◆ **Exercise description**
Below are records; repeat them all exactly.

◆ **Data provided**
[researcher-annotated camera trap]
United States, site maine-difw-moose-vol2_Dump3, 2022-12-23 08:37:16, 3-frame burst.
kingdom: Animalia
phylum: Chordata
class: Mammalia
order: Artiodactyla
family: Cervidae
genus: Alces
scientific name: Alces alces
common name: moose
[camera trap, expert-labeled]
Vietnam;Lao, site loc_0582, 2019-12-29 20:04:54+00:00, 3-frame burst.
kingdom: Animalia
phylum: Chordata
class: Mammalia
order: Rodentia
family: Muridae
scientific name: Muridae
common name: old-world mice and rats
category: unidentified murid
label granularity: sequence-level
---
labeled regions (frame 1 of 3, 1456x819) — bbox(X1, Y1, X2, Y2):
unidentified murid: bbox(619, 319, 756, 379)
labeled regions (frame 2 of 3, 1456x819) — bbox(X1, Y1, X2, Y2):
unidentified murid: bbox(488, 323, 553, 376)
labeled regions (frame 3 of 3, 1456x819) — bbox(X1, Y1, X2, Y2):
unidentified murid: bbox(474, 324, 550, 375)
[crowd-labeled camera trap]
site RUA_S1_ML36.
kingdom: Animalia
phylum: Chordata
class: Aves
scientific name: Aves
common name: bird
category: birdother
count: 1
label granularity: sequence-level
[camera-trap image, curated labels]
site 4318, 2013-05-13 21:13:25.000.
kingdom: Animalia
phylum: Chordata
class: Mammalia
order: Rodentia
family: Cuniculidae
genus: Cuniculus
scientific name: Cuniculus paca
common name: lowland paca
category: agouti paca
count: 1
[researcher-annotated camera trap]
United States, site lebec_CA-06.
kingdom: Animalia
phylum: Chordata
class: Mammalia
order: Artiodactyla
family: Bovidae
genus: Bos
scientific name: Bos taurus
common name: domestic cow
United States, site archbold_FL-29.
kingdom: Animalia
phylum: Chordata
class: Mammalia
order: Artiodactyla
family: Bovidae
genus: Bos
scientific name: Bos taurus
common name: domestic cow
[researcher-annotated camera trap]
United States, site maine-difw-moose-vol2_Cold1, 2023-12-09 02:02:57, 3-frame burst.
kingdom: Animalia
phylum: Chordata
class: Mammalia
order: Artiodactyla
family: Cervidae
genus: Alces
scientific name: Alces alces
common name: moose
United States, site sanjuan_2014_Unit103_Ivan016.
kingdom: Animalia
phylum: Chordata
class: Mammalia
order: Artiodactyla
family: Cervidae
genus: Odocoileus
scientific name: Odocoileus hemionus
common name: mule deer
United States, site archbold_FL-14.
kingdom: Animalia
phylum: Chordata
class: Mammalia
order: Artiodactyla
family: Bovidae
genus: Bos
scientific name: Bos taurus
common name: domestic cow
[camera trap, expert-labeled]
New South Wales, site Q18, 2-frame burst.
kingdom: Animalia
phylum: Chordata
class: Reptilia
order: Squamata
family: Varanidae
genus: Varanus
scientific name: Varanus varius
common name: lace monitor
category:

◆ **Answer to the problem**
[researcher-annotated camera trap]
United States, site maine-difw-moose-vol2_Dump3, 2022-12-23 08:37:16, 3-frame burst.
kingdom: Animalia
phylum: Chordata
class: Mammalia
order: Artiodactyla
family: Cervidae
genus: Alces
scientific name: Alces alces
common name: moose
[camera trap, expert-labeled]
Vietnam;Lao, site loc_0582, 2019-12-29 20:04:54+00:00, 3-frame burst.
kingdom: Animalia
phylum: Chordata
class: Mammalia
order: Rodentia
family: Muridae
scientific name: Muridae
common name: old-world mice and rats
category: unidentified murid
label granularity: sequence-level
---
labeled regions (frame 1 of 3, 1456x819) — bbox(X1, Y1, X2, Y2):
unidentified murid: bbox(619, 319, 756, 379)
labeled regions (frame 2 of 3, 1456x819) — bbox(X1, Y1, X2, Y2):
unidentified murid: bbox(488, 323, 553, 376)
labeled regions (frame 3 of 3, 1456x819) — bbox(X1, Y1, X2, Y2):
unidentified murid: bbox(474, 324, 550, 375)
[crowd-labeled camera trap]
site RUA_S1_ML36.
kingdom: Animalia
phylum: Chordata
class: Aves
scientific name: Aves
common name: bird
category: birdother
count: 1
label granularity: sequence-level
[camera-trap image, curated labels]
site 4318, 2013-05-13 21:13:25.000.
kingdom: Animalia
phylum: Chordata
class: Mammalia
order: Rodentia
family: Cuniculidae
genus: Cuniculus
scientific name: Cuniculus paca
common name: lowland paca
category: agouti paca
count: 1
[researcher-annotated camera trap]
United States, site lebec_CA-06.
kingdom: Animalia
phylum: Chordata
class: Mammalia
order: Artiodactyla
family: Bovidae
genus: Bos
scientific name: Bos taurus
common name: domestic cow
United States, site archbold_FL-29.
kingdom: Animalia
phylum: Chordata
class: Mammalia
order: Artiodactyla
family: Bovidae
genus: Bos
scientific name: Bos taurus
common name: domestic cow
[researcher-annotated camera trap]
United States, site maine-difw-moose-vol2_Cold1, 2023-12-09 02:02:57, 3-frame burst.
kingdom: Animalia
phylum: Chordata
class: Mammalia
order: Artiodactyla
family: Cervidae
genus: Alces
scientific name: Alces alces
common name: moose
United States, site sanjuan_2014_Unit103_Ivan016.
kingdom: Animalia
phylum: Chordata
class: Mammalia
order: Artiodactyla
family: Cervidae
genus: Odocoileus
scientific name: Odocoileus hemionus
common name: mule deer
United States, site archbold_FL-14.
kingdom: Animalia
phylum: Chordata
class: Mammalia
order: Artiodactyla
family: Bovidae
genus: Bos
scientific name: Bos taurus
common name: domestic cow
[camera trap, expert-labeled]
New South Wales, site Q18, 2-frame burst.
kingdom: Animalia
phylum: Chordata
class: Reptilia
order: Squamata
family: Varanidae
genus: Varanus
scientific name: Varanus varius
common name: lace monitor
category:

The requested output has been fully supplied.